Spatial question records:
[Start]

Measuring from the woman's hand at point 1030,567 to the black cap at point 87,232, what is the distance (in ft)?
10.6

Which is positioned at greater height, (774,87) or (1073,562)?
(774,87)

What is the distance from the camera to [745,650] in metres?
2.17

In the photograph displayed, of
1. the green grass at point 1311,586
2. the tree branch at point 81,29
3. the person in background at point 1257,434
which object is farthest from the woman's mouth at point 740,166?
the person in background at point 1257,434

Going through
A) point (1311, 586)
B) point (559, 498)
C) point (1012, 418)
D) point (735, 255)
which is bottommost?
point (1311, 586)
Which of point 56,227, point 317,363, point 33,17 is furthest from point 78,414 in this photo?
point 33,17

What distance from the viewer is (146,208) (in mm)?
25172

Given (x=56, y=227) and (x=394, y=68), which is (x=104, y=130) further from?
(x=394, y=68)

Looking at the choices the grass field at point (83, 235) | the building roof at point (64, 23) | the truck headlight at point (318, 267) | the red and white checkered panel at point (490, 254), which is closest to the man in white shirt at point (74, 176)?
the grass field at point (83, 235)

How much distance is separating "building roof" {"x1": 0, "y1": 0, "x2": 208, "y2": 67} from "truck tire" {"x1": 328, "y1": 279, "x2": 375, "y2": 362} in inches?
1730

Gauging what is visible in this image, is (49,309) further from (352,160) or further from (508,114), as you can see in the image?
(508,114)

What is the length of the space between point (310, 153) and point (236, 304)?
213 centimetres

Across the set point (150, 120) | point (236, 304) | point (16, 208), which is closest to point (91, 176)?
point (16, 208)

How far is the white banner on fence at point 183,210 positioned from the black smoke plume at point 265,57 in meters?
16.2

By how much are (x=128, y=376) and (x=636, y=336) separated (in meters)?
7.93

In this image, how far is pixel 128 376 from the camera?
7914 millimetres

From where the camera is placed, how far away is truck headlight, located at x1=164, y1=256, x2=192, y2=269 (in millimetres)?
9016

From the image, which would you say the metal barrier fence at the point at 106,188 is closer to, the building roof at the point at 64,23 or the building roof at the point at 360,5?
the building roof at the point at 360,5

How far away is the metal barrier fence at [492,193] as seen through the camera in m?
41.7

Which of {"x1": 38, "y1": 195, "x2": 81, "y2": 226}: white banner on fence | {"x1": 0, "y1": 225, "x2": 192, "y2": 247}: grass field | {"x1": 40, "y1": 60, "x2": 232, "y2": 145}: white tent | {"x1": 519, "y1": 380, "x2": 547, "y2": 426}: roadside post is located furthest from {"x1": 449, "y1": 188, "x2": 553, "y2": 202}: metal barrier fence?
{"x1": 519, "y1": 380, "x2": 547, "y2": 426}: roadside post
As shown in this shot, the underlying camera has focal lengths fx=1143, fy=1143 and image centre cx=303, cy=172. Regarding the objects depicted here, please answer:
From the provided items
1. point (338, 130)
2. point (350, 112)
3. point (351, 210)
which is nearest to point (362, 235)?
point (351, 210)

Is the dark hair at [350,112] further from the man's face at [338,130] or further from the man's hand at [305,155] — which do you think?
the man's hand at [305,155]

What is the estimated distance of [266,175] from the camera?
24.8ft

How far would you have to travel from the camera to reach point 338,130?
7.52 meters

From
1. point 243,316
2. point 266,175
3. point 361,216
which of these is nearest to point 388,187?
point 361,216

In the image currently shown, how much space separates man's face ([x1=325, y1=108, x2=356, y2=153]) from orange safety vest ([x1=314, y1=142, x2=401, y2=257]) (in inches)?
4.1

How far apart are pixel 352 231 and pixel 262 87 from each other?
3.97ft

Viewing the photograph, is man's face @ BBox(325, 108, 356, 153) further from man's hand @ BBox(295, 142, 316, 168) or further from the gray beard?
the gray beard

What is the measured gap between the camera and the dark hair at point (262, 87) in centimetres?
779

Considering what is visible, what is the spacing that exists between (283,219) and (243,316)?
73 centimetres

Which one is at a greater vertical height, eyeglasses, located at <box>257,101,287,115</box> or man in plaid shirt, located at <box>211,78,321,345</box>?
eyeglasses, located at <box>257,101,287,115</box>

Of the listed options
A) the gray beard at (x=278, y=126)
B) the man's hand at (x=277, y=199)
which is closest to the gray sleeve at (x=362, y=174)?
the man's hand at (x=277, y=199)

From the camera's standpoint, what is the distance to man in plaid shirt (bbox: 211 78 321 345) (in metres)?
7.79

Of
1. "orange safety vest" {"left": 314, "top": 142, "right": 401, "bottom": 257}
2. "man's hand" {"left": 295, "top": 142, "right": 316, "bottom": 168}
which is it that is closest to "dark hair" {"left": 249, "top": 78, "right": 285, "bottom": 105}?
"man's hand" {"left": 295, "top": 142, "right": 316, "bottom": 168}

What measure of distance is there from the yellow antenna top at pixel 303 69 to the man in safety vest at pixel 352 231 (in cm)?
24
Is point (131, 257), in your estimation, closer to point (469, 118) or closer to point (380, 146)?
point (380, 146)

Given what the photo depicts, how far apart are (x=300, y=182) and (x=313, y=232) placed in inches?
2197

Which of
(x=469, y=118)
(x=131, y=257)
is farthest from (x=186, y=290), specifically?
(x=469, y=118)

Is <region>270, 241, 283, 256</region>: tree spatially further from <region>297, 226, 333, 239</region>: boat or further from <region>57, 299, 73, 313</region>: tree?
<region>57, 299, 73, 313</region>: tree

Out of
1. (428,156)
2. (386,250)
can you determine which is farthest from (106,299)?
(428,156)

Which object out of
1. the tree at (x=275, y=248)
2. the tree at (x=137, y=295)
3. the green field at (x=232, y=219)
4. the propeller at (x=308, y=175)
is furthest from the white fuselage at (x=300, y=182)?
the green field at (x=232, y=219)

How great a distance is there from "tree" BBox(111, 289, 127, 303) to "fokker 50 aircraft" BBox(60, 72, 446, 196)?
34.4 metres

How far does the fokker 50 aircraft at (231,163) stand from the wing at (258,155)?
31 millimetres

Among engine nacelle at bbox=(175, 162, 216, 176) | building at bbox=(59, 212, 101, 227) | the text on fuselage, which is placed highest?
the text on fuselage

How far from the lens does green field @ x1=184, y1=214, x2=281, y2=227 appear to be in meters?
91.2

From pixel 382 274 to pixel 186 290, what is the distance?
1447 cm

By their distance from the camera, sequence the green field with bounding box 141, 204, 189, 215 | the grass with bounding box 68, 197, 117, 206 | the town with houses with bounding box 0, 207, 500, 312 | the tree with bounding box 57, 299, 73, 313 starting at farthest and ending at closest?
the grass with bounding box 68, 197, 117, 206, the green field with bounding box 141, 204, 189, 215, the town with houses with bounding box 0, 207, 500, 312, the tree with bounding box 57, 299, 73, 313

[End]

:: Short problem ::
Rewrite every line of the data above as a JSON list of strings, one string for each line, leaving out the blank lines.

:: Full solution ::
[
  "Measuring from the woman's hand at point 1030,567 to the black cap at point 87,232, what is the distance (in ft)?",
  "10.6",
  "Which is positioned at greater height, (774,87) or (1073,562)?",
  "(774,87)",
  "What is the distance from the camera to [745,650] in metres?",
  "2.17",
  "In the photograph displayed, of",
  "1. the green grass at point 1311,586",
  "2. the tree branch at point 81,29",
  "3. the person in background at point 1257,434",
  "which object is farthest from the woman's mouth at point 740,166?",
  "the person in background at point 1257,434",
  "Going through",
  "A) point (1311, 586)",
  "B) point (559, 498)",
  "C) point (1012, 418)",
  "D) point (735, 255)",
  "which is bottommost?",
  "point (1311, 586)",
  "Which of point 56,227, point 317,363, point 33,17 is furthest from point 78,414 in this photo?",
  "point 33,17",
  "What distance from the viewer is (146,208) (in mm)?",
  "25172",
  "Given (x=56, y=227) and (x=394, y=68), which is (x=104, y=130) further from?",
  "(x=394, y=68)",
  "Looking at the choices the grass field at point (83, 235) | the building roof at point (64, 23) | the truck headlight at point (318, 267) | the red and white checkered panel at point (490, 254), which is closest to the man in white shirt at point (74, 176)?",
  "the grass field at point (83, 235)",
  "How much distance is separating \"building roof\" {\"x1\": 0, \"y1\": 0, \"x2\": 208, \"y2\": 67} from \"truck tire\" {\"x1\": 328, \"y1\": 279, \"x2\": 375, \"y2\": 362} in inches?",
  "1730",
  "Gauging what is visible in this image, is (49,309) further from (352,160) or further from (508,114), as you can see in the image?",
  "(508,114)",
  "What is the length of the space between point (310, 153) and point (236, 304)?",
  "213 centimetres",
  "Across the set point (150, 120) | point (236, 304) | point (16, 208), which is closest to point (91, 176)?",
  "point (16, 208)",
  "How far is the white banner on fence at point 183,210 positioned from the black smoke plume at point 265,57 in meters?",
  "16.2",
  "By how much are (x=128, y=376) and (x=636, y=336) separated (in meters)?",
  "7.93",
  "In this image, how far is pixel 128 376 from the camera?",
  "7914 millimetres",
  "From where the camera is placed, how far away is truck headlight, located at x1=164, y1=256, x2=192, y2=269 (in millimetres)?",
  "9016",
  "From the image, which would you say the metal barrier fence at the point at 106,188 is closer to, the building roof at the point at 64,23 or the building roof at the point at 360,5?",
  "the building roof at the point at 360,5",
  "How far away is the metal barrier fence at [492,193] as seen through the camera in m?",
  "41.7",
  "Which of {\"x1\": 38, \"y1\": 195, \"x2\": 81, \"y2\": 226}: white banner on fence | {\"x1\": 0, \"y1\": 225, \"x2\": 192, \"y2\": 247}: grass field | {\"x1\": 40, \"y1\": 60, \"x2\": 232, \"y2\": 145}: white tent | {\"x1\": 519, \"y1\": 380, \"x2\": 547, \"y2\": 426}: roadside post is located furthest from {\"x1\": 449, \"y1\": 188, \"x2\": 553, \"y2\": 202}: metal barrier fence?",
  "{\"x1\": 519, \"y1\": 380, \"x2\": 547, \"y2\": 426}: roadside post",
  "As shown in this shot, the underlying camera has focal lengths fx=1143, fy=1143 and image centre cx=303, cy=172. Regarding the objects depicted here, please answer:",
  "From the provided items",
  "1. point (338, 130)",
  "2. point (350, 112)",
  "3. point (351, 210)",
  "which is nearest to point (362, 235)?",
  "point (351, 210)",
  "Is the dark hair at [350,112] further from the man's face at [338,130] or further from the man's hand at [305,155] — which do you think?",
  "the man's hand at [305,155]",
  "What is the estimated distance of [266,175] from the camera?",
  "24.8ft",
  "How far would you have to travel from the camera to reach point 338,130?",
  "7.52 meters",
  "From",
  "1. point 243,316",
  "2. point 266,175",
  "3. point 361,216",
  "which of these is nearest to point 388,187?",
  "point 361,216",
  "In the image currently shown, how much space separates man's face ([x1=325, y1=108, x2=356, y2=153]) from orange safety vest ([x1=314, y1=142, x2=401, y2=257]) (in inches)?",
  "4.1",
  "How far apart are pixel 352 231 and pixel 262 87 from each other?",
  "3.97ft",
  "Viewing the photograph, is man's face @ BBox(325, 108, 356, 153) further from man's hand @ BBox(295, 142, 316, 168) or further from the gray beard?",
  "the gray beard",
  "What is the measured gap between the camera and the dark hair at point (262, 87) in centimetres?",
  "779",
  "Considering what is visible, what is the spacing that exists between (283,219) and (243,316)?",
  "73 centimetres",
  "Which one is at a greater vertical height, eyeglasses, located at <box>257,101,287,115</box> or man in plaid shirt, located at <box>211,78,321,345</box>?",
  "eyeglasses, located at <box>257,101,287,115</box>",
  "Of the listed options",
  "A) the gray beard at (x=278, y=126)",
  "B) the man's hand at (x=277, y=199)",
  "which is closest to the gray sleeve at (x=362, y=174)?",
  "the man's hand at (x=277, y=199)",
  "From the camera's standpoint, what is the distance to man in plaid shirt (bbox: 211 78 321 345) (in metres)?",
  "7.79",
  "Of",
  "1. \"orange safety vest\" {\"left\": 314, \"top\": 142, \"right\": 401, \"bottom\": 257}",
  "2. \"man's hand\" {\"left\": 295, \"top\": 142, \"right\": 316, \"bottom\": 168}",
  "which is it that is closest to \"dark hair\" {\"left\": 249, \"top\": 78, \"right\": 285, \"bottom\": 105}?",
  "\"man's hand\" {\"left\": 295, \"top\": 142, \"right\": 316, \"bottom\": 168}",
  "What measure of distance is there from the yellow antenna top at pixel 303 69 to the man in safety vest at pixel 352 231 (in cm)?",
  "24",
  "Is point (131, 257), in your estimation, closer to point (469, 118) or closer to point (380, 146)?",
  "point (380, 146)",
  "Given what the photo depicts, how far apart are (x=300, y=182) and (x=313, y=232) placed in inches?",
  "2197",
  "Which of",
  "(x=469, y=118)",
  "(x=131, y=257)",
  "is farthest from (x=186, y=290), specifically?",
  "(x=469, y=118)",
  "Is <region>270, 241, 283, 256</region>: tree spatially further from <region>297, 226, 333, 239</region>: boat or further from <region>57, 299, 73, 313</region>: tree?",
  "<region>57, 299, 73, 313</region>: tree",
  "Out of",
  "1. (428,156)",
  "2. (386,250)",
  "can you determine which is farthest from (106,299)?",
  "(428,156)",
  "Which object out of",
  "1. the tree at (x=275, y=248)",
  "2. the tree at (x=137, y=295)",
  "3. the green field at (x=232, y=219)",
  "4. the propeller at (x=308, y=175)",
  "is furthest from the white fuselage at (x=300, y=182)?",
  "the green field at (x=232, y=219)",
  "How great a distance is there from \"tree\" BBox(111, 289, 127, 303) to \"fokker 50 aircraft\" BBox(60, 72, 446, 196)?",
  "34.4 metres",
  "How far does the fokker 50 aircraft at (231,163) stand from the wing at (258,155)?",
  "31 millimetres",
  "Among engine nacelle at bbox=(175, 162, 216, 176) | building at bbox=(59, 212, 101, 227) | the text on fuselage, which is placed highest?",
  "the text on fuselage",
  "How far from the lens does green field @ x1=184, y1=214, x2=281, y2=227 appear to be in meters?",
  "91.2",
  "From pixel 382 274 to pixel 186 290, what is the distance?",
  "1447 cm",
  "By their distance from the camera, sequence the green field with bounding box 141, 204, 189, 215 | the grass with bounding box 68, 197, 117, 206 | the town with houses with bounding box 0, 207, 500, 312 | the tree with bounding box 57, 299, 73, 313 starting at farthest and ending at closest?",
  "the grass with bounding box 68, 197, 117, 206, the green field with bounding box 141, 204, 189, 215, the town with houses with bounding box 0, 207, 500, 312, the tree with bounding box 57, 299, 73, 313"
]